Samih
Güven
Kaynak:
https://samihguven.blogspot.com/
Nazım Hikmet on üç sene hapisliğin ardından aftan
yararlanmış ve evine kavuşmuştu. Fakat önemli sağlık sorunları vardı. Takip
ediliyor ve hayatından ciddi şekilde endişe duyuyordu. Başına gelecekleri
oturup beklemek yerine, kendi ifadesiyle genç bir arkadaşla üstüne yürüdü
ölümün.
17 Haziran 1951 günü bir sürat motoru Tarabya kıyısına
yanaştı. Şairi alan motor bir Pazar gezisindeymiş gibi Üsküdar yönüne gitti
önce. Sonra boğazın uçlarına doğru süzüldü ve sislerin arasında kayboldu.

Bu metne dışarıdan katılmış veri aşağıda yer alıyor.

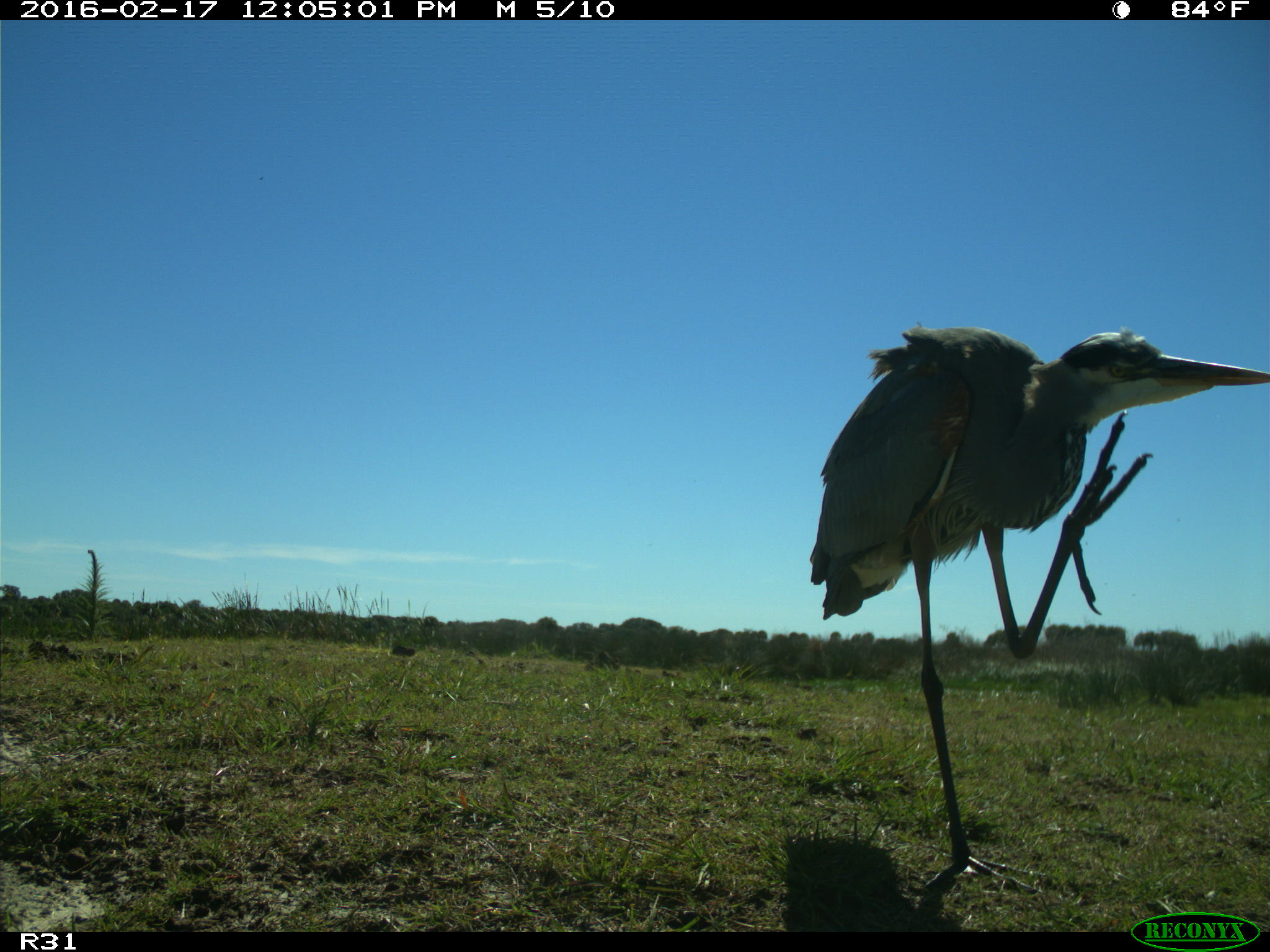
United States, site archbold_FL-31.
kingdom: Animalia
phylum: Chordata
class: Aves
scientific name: Aves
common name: birds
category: unidentified bird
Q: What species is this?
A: Unidentified bird (birds) (Aves).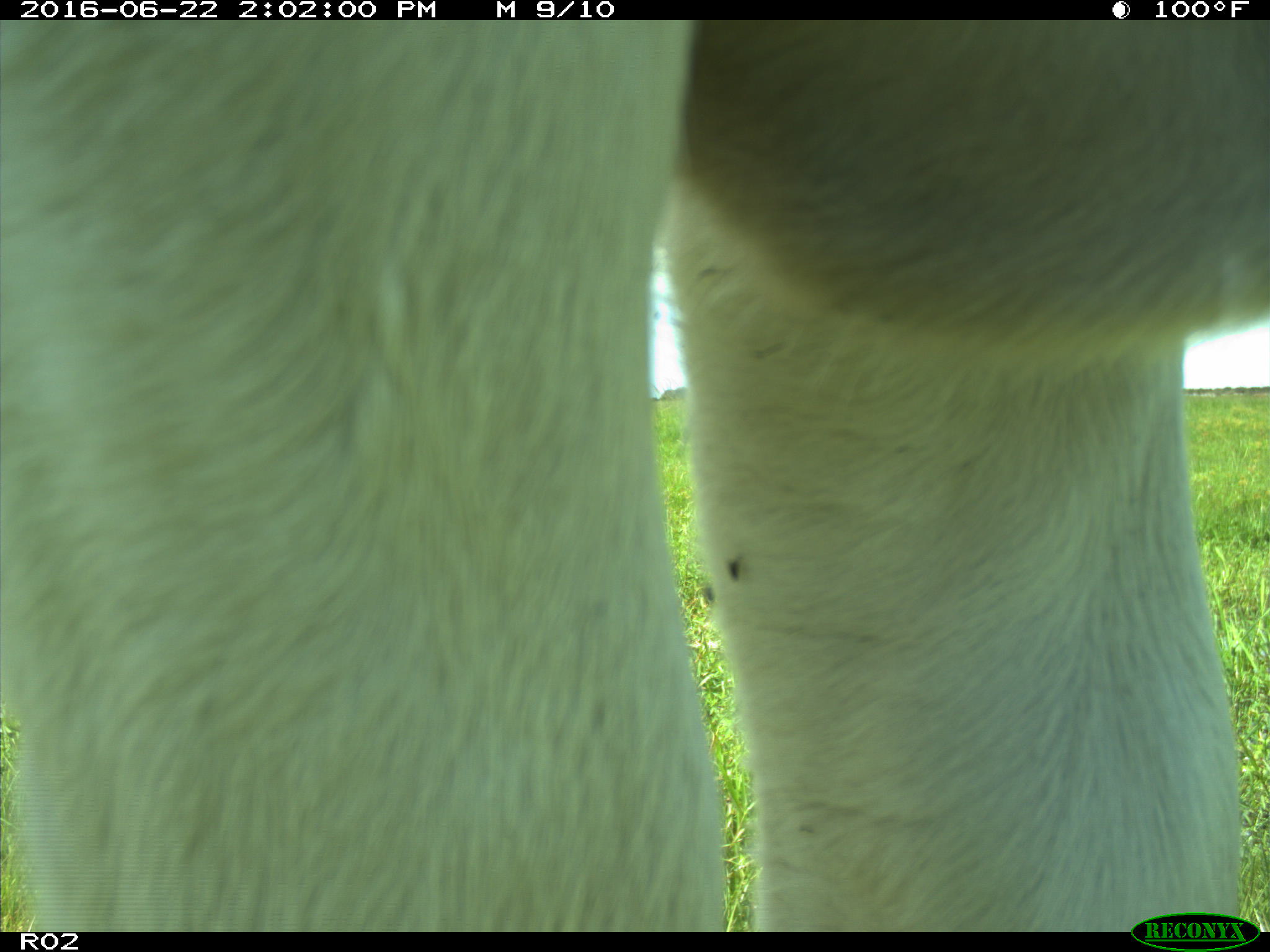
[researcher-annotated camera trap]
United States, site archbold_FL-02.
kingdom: Animalia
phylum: Chordata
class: Mammalia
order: Artiodactyla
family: Bovidae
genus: Bos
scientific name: Bos taurus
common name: domestic cow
Bos taurus (domestic cow).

Motoru kullanan kişi Nazım Hikmet’in kayınbiraderi Refik Erduran idi.
Sessizce ilerliyor, bir Bulgar veya Romen gemisi
arıyorlardı. Sonunda birini gördüler ve yaklaştılar. Nazım bildiği dillerde
bağırmaya başladı: “Ben Türk şairi Nazım Hikmet, gelmek istiyorum!” Gemidekiler
bir süre şaşkınlık yaşadıktan sonra konuyu Köstence’ye, amirleri Bükreş’e
iletti. Nazım endişe ve umut içinde iki saat bekledi motorda. Telefonlar
sistemin en başına, Stalin’e kadar ulaşmıştı. Stalin olur verince şair gemiye
alındı.
29 Haziran 1951 günü Nazım Hikmet Moskova Vnukova
Havaalanına indi. Sovyet Yazarlar Birliği üyeleri çiçeklerle karşılaşmıştı onu.

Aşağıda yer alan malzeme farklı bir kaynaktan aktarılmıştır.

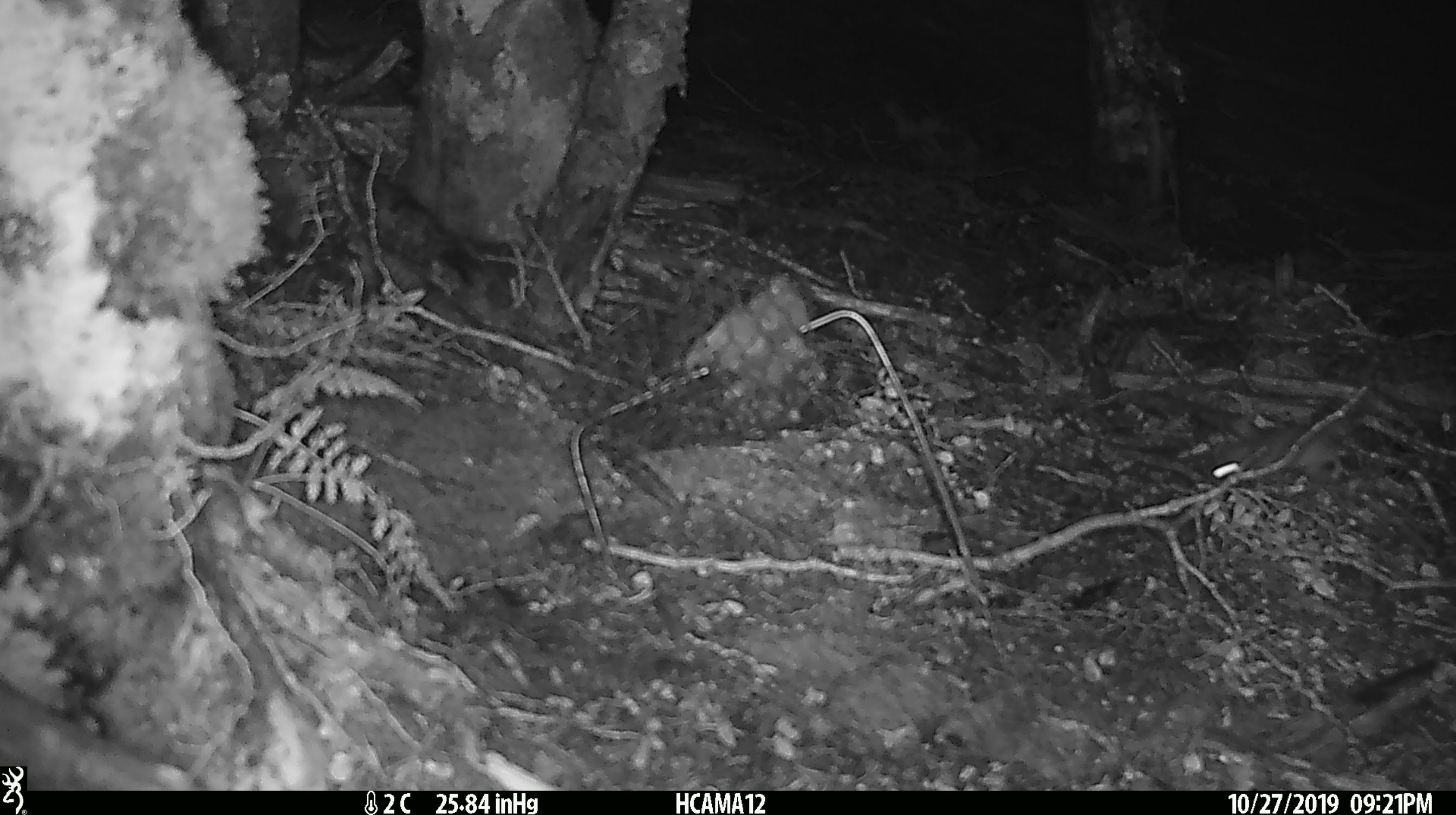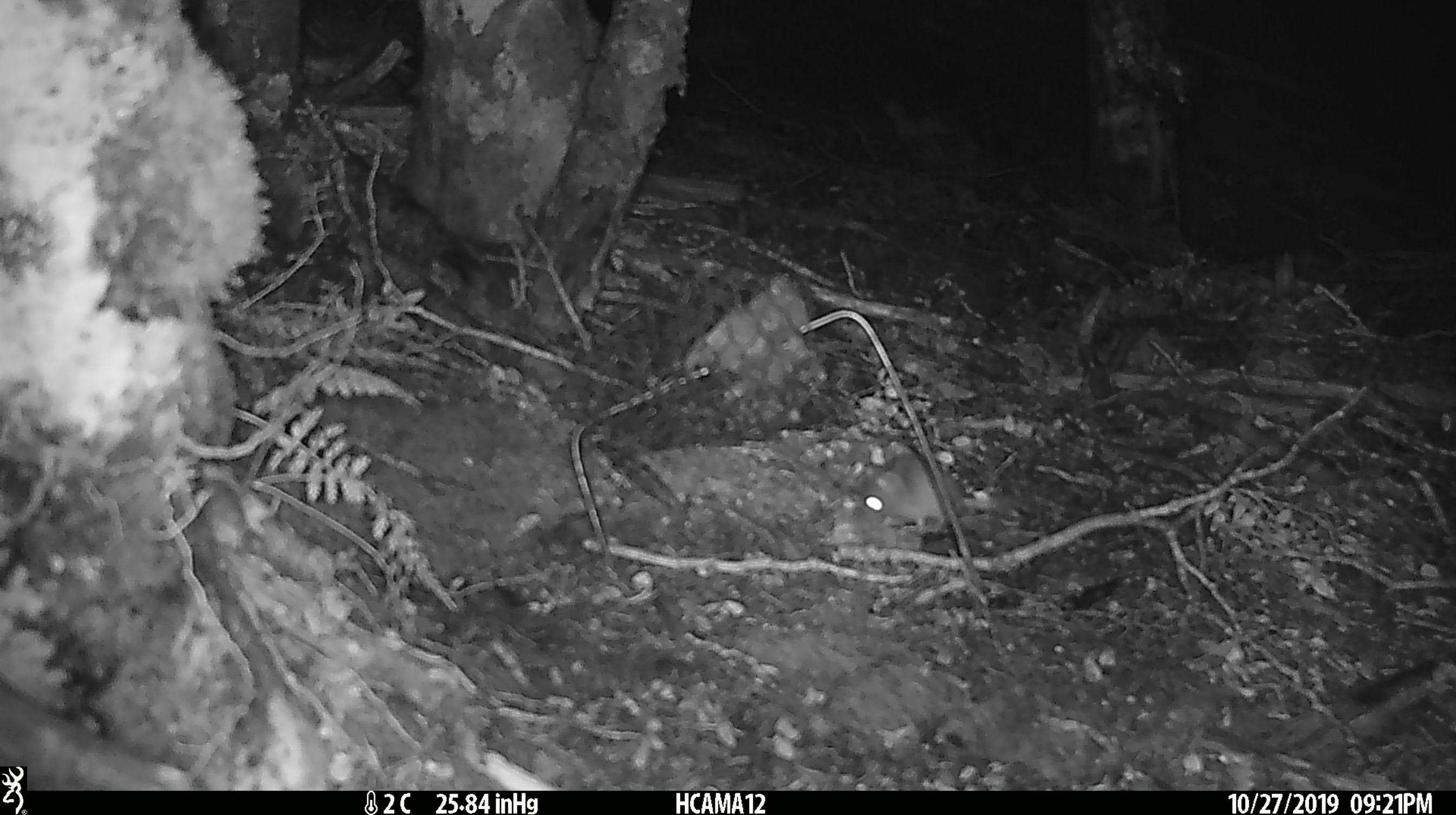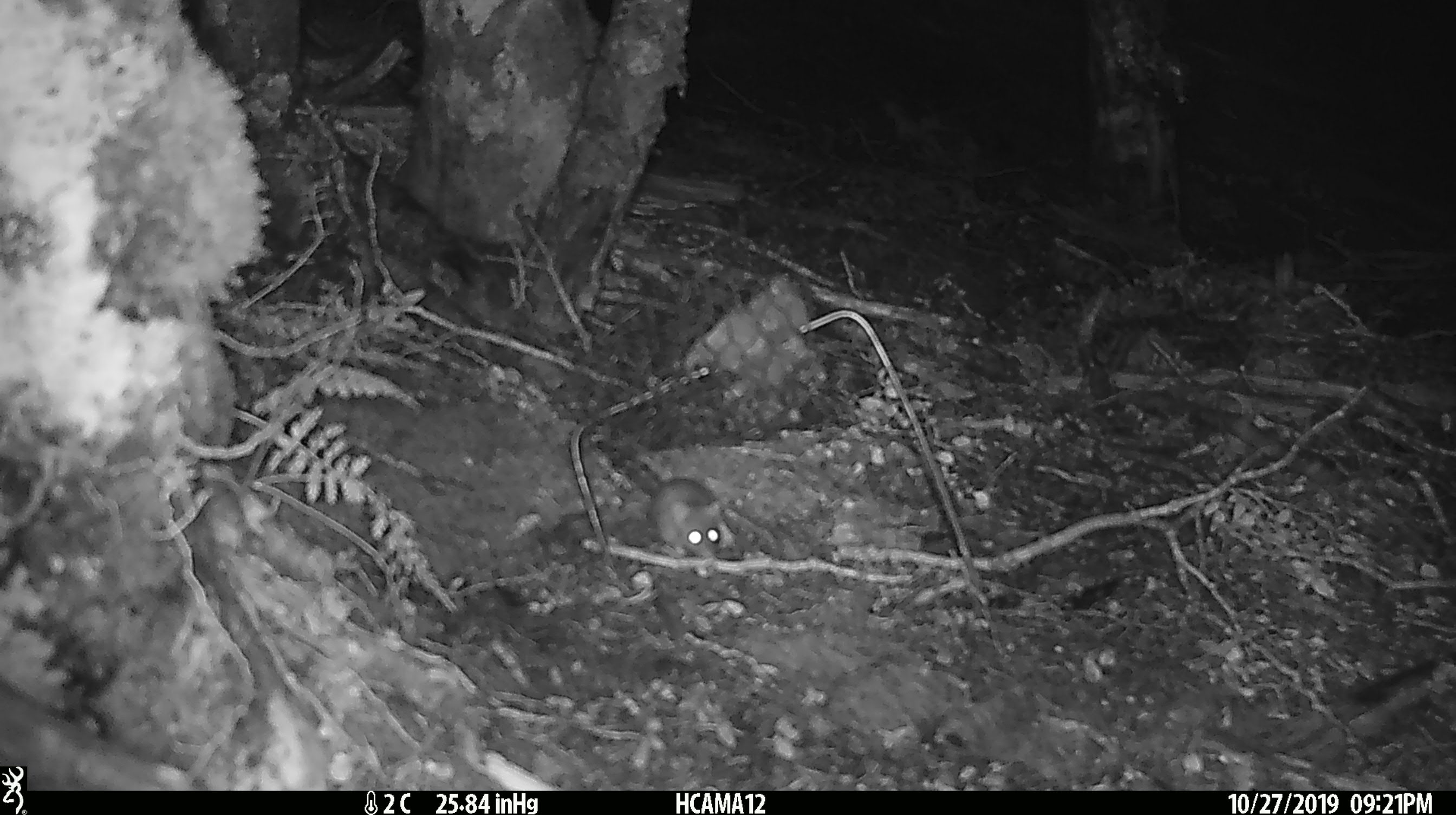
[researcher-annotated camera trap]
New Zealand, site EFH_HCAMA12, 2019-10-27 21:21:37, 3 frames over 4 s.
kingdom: Animalia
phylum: Chordata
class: Mammalia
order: Rodentia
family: Muridae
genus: Mus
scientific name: Mus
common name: mouse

Nazım coşkulu bir konuşma yaptı burada. İyiye, güzele, kardeşliğe olan özlemini
dile getirdi. Yirmili yaşlarında Moskova’da ilk kez tanık olduğu devrim
heyecanının geldiği noktayı, halkın kazanımlarını bir kez daha yaşamak, kendi
gözleriyle görmek istiyordu.
Vera Tulyakova’nın “Bahtiyar Ol Nazım” adlı kitabında
aktardığına göre bir gün şunları söylemişti Nazım:
"Hapiste sağ kalmamın nedeni, Sovyetler Birliği’nin
varlığı, sosyalizmin kurulmuş olmasıydı. Lenin’in kurduğu enternasyonal
bir devletin faşizmi yenmiş̧ olmasından gurur duyuyordum. Sovyetler Birliği’nin
ilerlediğini, kültürünün geliştiğini ve insanlarının mutlu olduğunu
düşünüyordum hep..."
O içerdeyken Sovyet halkları korkunç bir savaş vermişti.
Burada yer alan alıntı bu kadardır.